Published: 28 September, 2022


Date of Talk: Wednesday 28th September 2022 @ 12 noon

Location: Charles Seminar Room / Online Via Zoom

Talk Title: Investigating a role for MAIT cells in the pathogenesis of Hidradenitis suppurativa

Speaker Details: Dr. Andrew E. Hogan, 
Associate Professor & Principal Investigator,
Lonsdale Human Health Institute, Department of Biology
Maynooth University.

Short Biography: After completing his PhD training with Prof Derek Doherty at Maynooth University investigating human iNKT cell biology. Dr Hogan joined the group of Prof Donal O’Shea at St Vincent’s University Hospital as Newman Fellow, where he worked on the impact of obesity on immune populations including NK cells, MAIT cells and Dendritic cells. In 2012 he was awarded a senior fellowship by the National Children’s Research Centre to investigate immune dysregulation in children with obesity. In 2017, he returned to Maynooth University and is now an Associate Professor of Immunology. His research focuses on the metabolic regulation of MAIT cells and their role in chronic human diseases such as obesity, H.S and cancer. The goal is to unravel the environmental drivers of immune dysregulation in disease, and identify novel therapeutic strategies.

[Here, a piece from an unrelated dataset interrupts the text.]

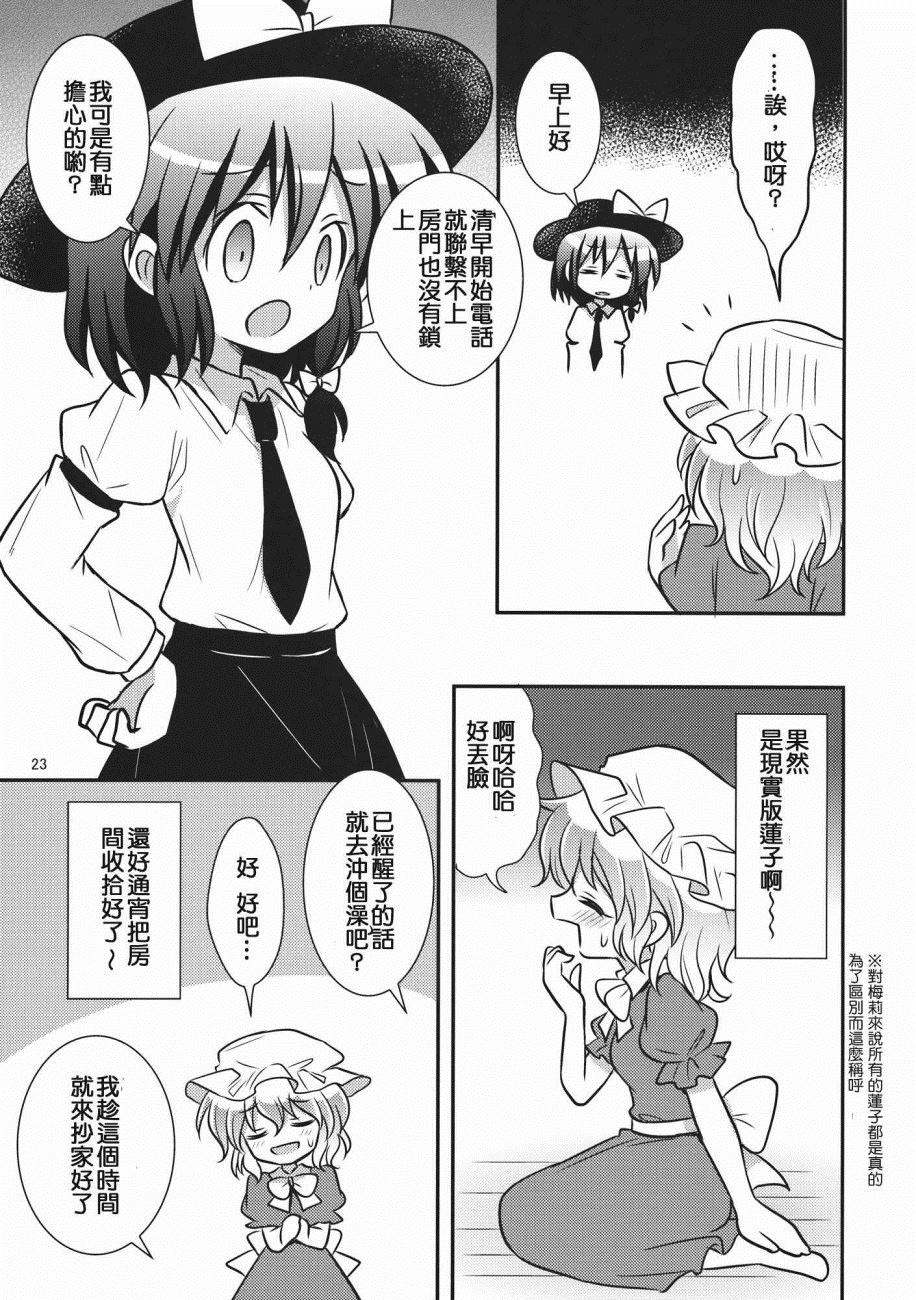 《秘封少女PARFAIT》漫画最新章节第1话免费下拉式在线观看章节第【23】张图片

Abstract for talk: Hidradenitis Suppurativa (HS) is a chronic inflammatory disease of the hair follicles, resulting in painful lesions of apocrine-bearing skin. Several inflammatory cytokines have been implicated in the pathogenesis of HS including IL-17. Mucosal Associated Invariant T (MAIT) cells are a population of unconventional “innate” T cells, which are capable of robust cytokine secretion in a T cell receptor dependent or independent manner. Upon activation, MAIT cells can rapidly secrete a milieu of cytokines including IL-17. MAIT cells have been reported in the gut, periphery and skin. Recent research has highlighted their involvement in numerous inflammatory diseases including rheumatoid arthritis, obesity and psoriasis. The role of MAIT cells in HS is currently unknown.